They query the location index (S2) to find nearby users. It returns all the database shards close to a specific location. After that, they query all the relevant database shards in parallel to get the list of users in those shards.
On average they query 3 database shards to find nearby users within a 160 km radius. Also they filter the results based on user preferences before recommending people.
Kenji meets up with a lady from Okinawa.
But it didn’t work out because she wasn't interested in a long-distance relationship.
Chapter 3: Okinawa to Sydney
Kenji thought matching on Tinder with someone in Sydney, Australia would make more sense.
So he uses Tinder’s feature called Passport to change his location.
They update the index on user location changes. So people from the new location could see the user.
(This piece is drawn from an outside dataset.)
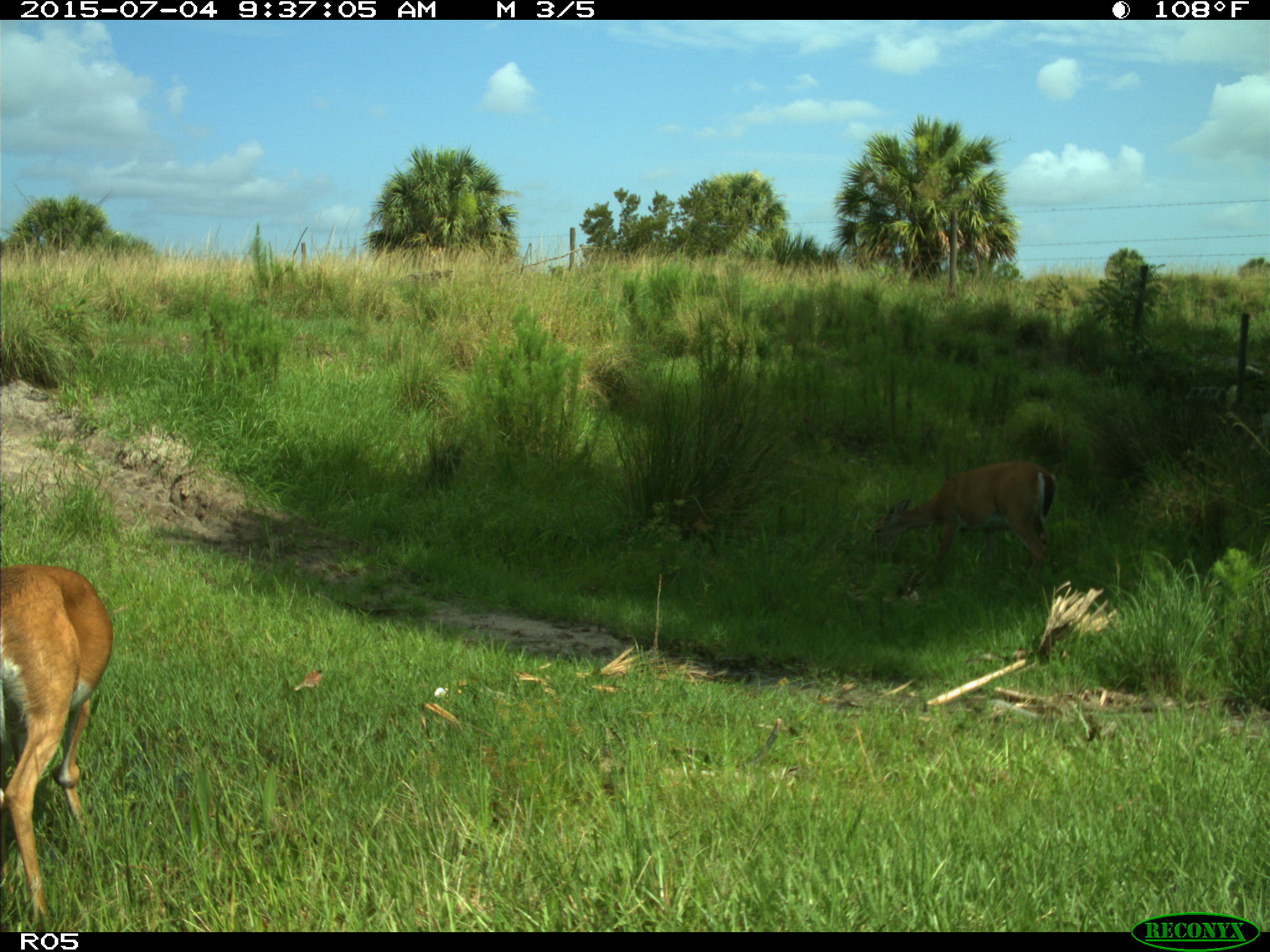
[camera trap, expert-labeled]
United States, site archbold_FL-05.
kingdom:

In other words, they add the user to the new location index and remove the user from the old index.
Yet these operations aren’t atomic, so there’s a risk of failures.
Until one day Kenji updated the profile to the new location. And immediately changes back to the original location. But his user data still pointed to the new location as the operations weren’t executed in the same order.
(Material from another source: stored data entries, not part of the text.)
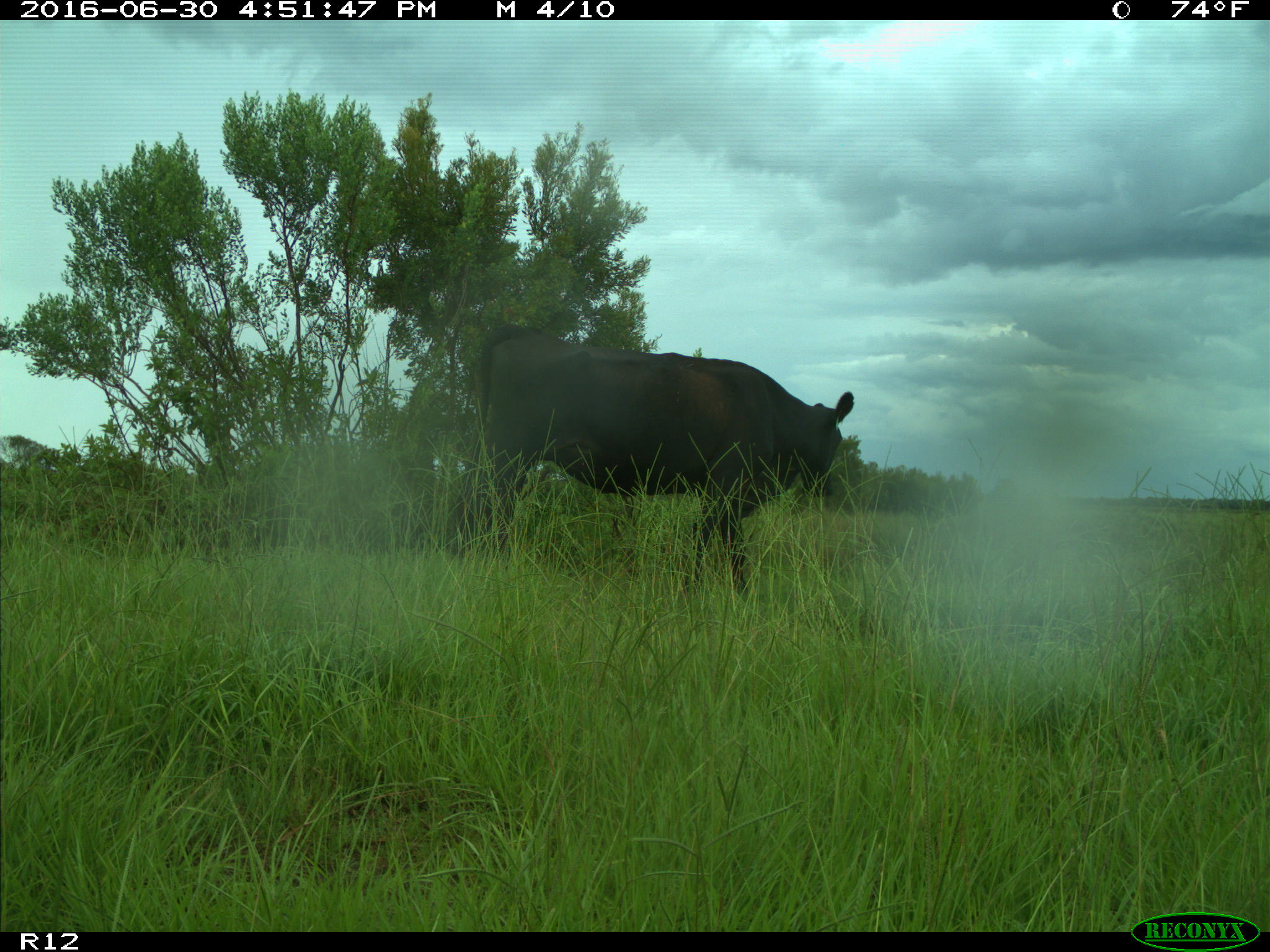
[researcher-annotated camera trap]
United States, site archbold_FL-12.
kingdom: Animalia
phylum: Chordata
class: Mammalia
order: Artiodactyla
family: Bovidae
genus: Bos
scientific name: Bos taurus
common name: domestic cow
So they use Apache Kafka to solve this problem. Think of Kafka as a distributed streaming platform for large-scale data processing.
They sent the same user data to the same Kafka partitions. While Kafka consumers acquire locks on the partitions to avoid contention. Thus providing a FIFO queue implementation with ordering guarantees and very high throughput.
Also they checkpoint Kafka so the processing could resume after a process crash.
Chapter 4: Zoe and Kenji
Kenji kept swiping on Tinder.
And days passed.
They send swipes to a data stream like Amazon Kinesis. And run match workers to read the data stream and check whether there’s a match from the Likes cache.
While the Likes cache stores the information about people a user has liked.
They use WebSockets to notify users if there’s a match. Thus giving a real-time experience. WebSockets is a real-time, bidirectional communication protocol.
They put the disliked profiles by a person into a data storage like Amazon S3. And use that information for data analysis to improve user recommendations.
Until one day. Kenji matched with Zoe.
A lady from Sydney.
Chapter 5: Problems Are Guidelines
They calculate the unique number of users to find the load on a shard. And users within a shard are usually in the same time zone.
A hot shard problem will likely occur due to time zone differences. That means the peak traffic will differ across locations due to time differences. And cause unbalanced traffic across shards.
Yet a single shard in a physical server would make it worse. So they randomly assign many shards to the same physical server to prevent the hot shard problem.
Also most data operations at Tinder are read operations. So they use Redis cache for scale.
They use the cache-aside pattern. In other words, they check the cache for data. And if it’s absent, they fall back to the database. Also the cache gets updated with the data.
So the cache layer solves the read hot shard problem. While they do rate limiting to handle the write hot shard problem.
Besides they do exponential backoff with jitter on a failure. And run a background job periodically to synchronize the data stores.
Tinder remains one of the largest dating platforms. And handle around 26 million matches a day.
While Kenji and Zoe lived happily ever after.
Consider subscribing to get simplified case studies delivered straight to your inbox:
Thank you for supporting this newsletter. Consider sharing this post with your friends and get rewards. Y’all are the best.
References
Now More Than Ever, Having Someone To Talk To Can Make A World Of Difference
AWS re: Invent 2017: Tinder and DynamoDB: It's a Match! Massive Data Migration, Zero (DAT328)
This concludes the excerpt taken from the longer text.